§ **The task**
Reproduce exactly the lines from the line containing "In this photograph, does" through the end of the records below, including both ends, and nothing else.

§ **Input rows**
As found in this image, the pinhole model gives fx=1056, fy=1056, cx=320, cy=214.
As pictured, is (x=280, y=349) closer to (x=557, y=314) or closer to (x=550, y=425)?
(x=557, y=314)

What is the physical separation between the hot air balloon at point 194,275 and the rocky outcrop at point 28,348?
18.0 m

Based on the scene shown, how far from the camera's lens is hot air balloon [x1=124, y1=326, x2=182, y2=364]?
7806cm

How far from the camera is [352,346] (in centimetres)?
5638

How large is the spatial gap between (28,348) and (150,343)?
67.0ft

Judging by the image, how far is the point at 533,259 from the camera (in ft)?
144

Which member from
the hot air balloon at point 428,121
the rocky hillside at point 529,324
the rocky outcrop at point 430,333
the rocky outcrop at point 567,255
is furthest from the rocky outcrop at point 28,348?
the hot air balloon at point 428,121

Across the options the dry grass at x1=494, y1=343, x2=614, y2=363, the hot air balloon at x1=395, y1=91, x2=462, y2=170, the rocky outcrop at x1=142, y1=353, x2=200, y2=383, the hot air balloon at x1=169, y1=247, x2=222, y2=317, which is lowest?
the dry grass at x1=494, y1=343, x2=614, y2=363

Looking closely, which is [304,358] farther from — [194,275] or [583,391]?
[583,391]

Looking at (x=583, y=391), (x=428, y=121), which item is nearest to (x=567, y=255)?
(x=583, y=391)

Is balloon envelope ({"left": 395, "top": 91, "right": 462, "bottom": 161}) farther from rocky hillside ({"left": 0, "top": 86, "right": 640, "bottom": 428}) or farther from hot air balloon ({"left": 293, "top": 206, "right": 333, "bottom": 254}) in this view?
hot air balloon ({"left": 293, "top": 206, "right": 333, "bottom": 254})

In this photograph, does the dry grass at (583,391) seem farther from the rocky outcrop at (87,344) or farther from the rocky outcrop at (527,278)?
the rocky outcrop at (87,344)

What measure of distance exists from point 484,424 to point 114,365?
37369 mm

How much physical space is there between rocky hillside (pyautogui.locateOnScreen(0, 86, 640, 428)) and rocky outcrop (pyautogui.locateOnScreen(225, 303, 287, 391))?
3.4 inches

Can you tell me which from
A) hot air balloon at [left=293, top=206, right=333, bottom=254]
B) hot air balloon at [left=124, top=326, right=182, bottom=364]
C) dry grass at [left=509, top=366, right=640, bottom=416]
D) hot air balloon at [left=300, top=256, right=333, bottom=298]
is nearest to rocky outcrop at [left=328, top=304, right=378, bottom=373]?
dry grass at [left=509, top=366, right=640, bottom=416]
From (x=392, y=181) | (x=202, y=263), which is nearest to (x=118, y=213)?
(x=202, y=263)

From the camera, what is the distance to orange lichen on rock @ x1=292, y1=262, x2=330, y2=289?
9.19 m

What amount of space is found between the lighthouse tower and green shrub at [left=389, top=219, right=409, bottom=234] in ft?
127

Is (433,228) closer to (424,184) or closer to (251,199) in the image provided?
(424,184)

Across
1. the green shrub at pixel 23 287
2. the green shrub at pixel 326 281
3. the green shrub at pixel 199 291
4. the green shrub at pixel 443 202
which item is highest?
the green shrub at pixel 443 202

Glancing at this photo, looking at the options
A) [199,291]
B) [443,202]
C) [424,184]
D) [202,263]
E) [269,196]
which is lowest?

§ **Finished answer**
In this photograph, does the dry grass at (583,391) seem farther from the rocky outcrop at (87,344) or farther from the rocky outcrop at (527,278)?
the rocky outcrop at (87,344)

What measure of distance exists from point 484,424 to point 114,365?
37369 mm

How much physical space is there between rocky hillside (pyautogui.locateOnScreen(0, 86, 640, 428)) and rocky outcrop (pyautogui.locateOnScreen(225, 303, 287, 391))?
3.4 inches

Can you tell me which from
A) hot air balloon at [left=293, top=206, right=333, bottom=254]
B) hot air balloon at [left=124, top=326, right=182, bottom=364]
C) dry grass at [left=509, top=366, right=640, bottom=416]
D) hot air balloon at [left=300, top=256, right=333, bottom=298]
is nearest to rocky outcrop at [left=328, top=304, right=378, bottom=373]?
dry grass at [left=509, top=366, right=640, bottom=416]
From (x=392, y=181) | (x=202, y=263), which is nearest to (x=118, y=213)?
(x=202, y=263)

From the camera, what is the distance to orange lichen on rock @ x1=292, y1=262, x2=330, y2=289?
9.19 m

What amount of space is found between the lighthouse tower and green shrub at [left=389, top=219, right=409, bottom=234] in ft?
127

Is (433,228) closer to (424,184) or closer to (251,199) in the image provided?
(424,184)

Across
1. the green shrub at pixel 23 287
2. the green shrub at pixel 326 281
3. the green shrub at pixel 199 291
4. the green shrub at pixel 443 202
which item is highest?
the green shrub at pixel 443 202

Glancing at this photo, looking at the options
A) [199,291]
B) [443,202]
C) [424,184]
D) [202,263]
E) [269,196]
which is lowest?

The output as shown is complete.